When you combine the quietness, transparency, musical flow and tonality, even with a little loss of scale, I feel the Classic Records 45 rpm 200g Clarity pressing is the best choice and could even be considered a bargain considering the price and rarity of the original mono pressings. My only complaint is they take four discs to do this, but then I guess I’m just lazy. This is a LP that every jazz enthusiast should own; and while all three will let you experience its beauty and emotional involvement, I highly recommend Classic Records 45 rpm 200g Clarity version!
Black vs. Clear:
Louis Armstrong Satchmo Plays King Oliver
Disc One: Audio Fidelity ST 91058-45-200G- Clarity pressed by Classic Records
Disc Two: Audio Fidelity ST 91058-45-200G
Here we have two versions of the modern day 45 rpm single. They are full 12 inch LPs with only one song per side from very desirable albums. They are especially well suited for audio show. In this case they are also especially well suited to listen to for the difference between one that is pressed on good old high quality black vinyl, and the other on Classic Records new Clarity vinyl.
On Classic Records website they describe Clarity Vinyl as representing the ultimate in vinyl formulations because it is comprised of over 90% percentage of the highest quality co-polymer available. It seems that co-polymer is a key component in vinyl pellets used for manufacturing LPs. Clarity Vinyl also has no carbon black additives, common in vinyl formulas for LPs. They say that Carbon Black contains trace metals that become magnetized and cause “electrical distortions” during playback that smears the sound. By taking out the Carbon Black, Classic Records claims to dramatically reduce the “electrical distortions” and thus bring more “Clarity” to the playback process, providing a more realistic musical experience to the listener and LP enthusiast.

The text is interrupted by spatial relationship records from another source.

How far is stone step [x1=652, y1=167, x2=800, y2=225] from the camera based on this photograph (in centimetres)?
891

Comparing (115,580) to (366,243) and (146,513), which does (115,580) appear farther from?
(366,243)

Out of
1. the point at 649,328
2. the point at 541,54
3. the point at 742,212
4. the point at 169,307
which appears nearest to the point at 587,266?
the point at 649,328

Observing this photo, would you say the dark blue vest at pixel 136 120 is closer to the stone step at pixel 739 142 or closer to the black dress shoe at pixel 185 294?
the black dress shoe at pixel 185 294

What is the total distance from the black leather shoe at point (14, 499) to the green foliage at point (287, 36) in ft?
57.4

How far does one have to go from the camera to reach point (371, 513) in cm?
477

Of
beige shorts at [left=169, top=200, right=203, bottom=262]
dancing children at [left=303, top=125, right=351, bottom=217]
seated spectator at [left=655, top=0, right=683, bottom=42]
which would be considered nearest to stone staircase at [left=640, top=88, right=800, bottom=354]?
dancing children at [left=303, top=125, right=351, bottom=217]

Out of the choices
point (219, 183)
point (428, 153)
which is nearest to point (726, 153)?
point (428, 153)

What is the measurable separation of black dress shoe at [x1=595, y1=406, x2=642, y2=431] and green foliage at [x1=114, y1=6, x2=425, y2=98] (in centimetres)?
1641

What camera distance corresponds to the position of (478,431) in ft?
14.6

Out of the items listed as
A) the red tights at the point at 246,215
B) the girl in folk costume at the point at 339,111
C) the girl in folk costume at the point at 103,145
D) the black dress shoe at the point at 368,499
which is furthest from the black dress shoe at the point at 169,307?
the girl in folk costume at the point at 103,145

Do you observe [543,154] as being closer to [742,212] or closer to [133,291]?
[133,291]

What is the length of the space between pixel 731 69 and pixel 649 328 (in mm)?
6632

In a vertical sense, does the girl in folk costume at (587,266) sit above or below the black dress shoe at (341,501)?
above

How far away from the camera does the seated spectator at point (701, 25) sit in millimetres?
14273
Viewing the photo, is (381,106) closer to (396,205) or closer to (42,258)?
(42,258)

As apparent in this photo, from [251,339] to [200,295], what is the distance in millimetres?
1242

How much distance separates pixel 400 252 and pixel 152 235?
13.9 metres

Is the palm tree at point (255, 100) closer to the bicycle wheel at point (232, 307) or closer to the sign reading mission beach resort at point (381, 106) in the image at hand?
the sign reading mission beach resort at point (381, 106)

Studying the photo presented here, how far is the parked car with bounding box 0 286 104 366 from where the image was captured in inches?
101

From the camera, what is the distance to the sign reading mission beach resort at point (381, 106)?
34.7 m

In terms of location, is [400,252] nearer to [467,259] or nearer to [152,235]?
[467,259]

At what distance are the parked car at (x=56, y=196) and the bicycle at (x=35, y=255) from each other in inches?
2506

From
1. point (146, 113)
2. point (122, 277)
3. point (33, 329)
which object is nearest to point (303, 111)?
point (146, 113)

So, with these two discs both being cut at 45 rpm from the same sources we have a wonderful chance to compare these black vs. clarity vinyl. I listened to them both several times over a few days, and even had someone else put them on and off the table so I didn’t know which was playing, so I think I have a pretty good understanding of how they sound compared to each other.
On either LP the “St. James Infirmary” selection is so good that it is hard to imagine how anyone could listen to this on a good system and not be moved to applaud at the end. Still, as good as the black vinyl sounds I never once made the mistake of thinking it was the Clarity LP. The Clarity is simply a little better in every way. It is quieter, more transparent, more detailed, and more musical all at the same time. It does this without giving up anything to the black vinyl. So if you own the black LP of these two songs the solution is simple; hurry up and get the Clarity version and keep the black one for a backup, or better yet give it to a music lover who doesn’t have it. (That’s me. –Ed.) I think the black one is out of print anyway, so they should really thank you.
Congratulations to Classic Records, so far the Clarity pressing I have heard have all been superb!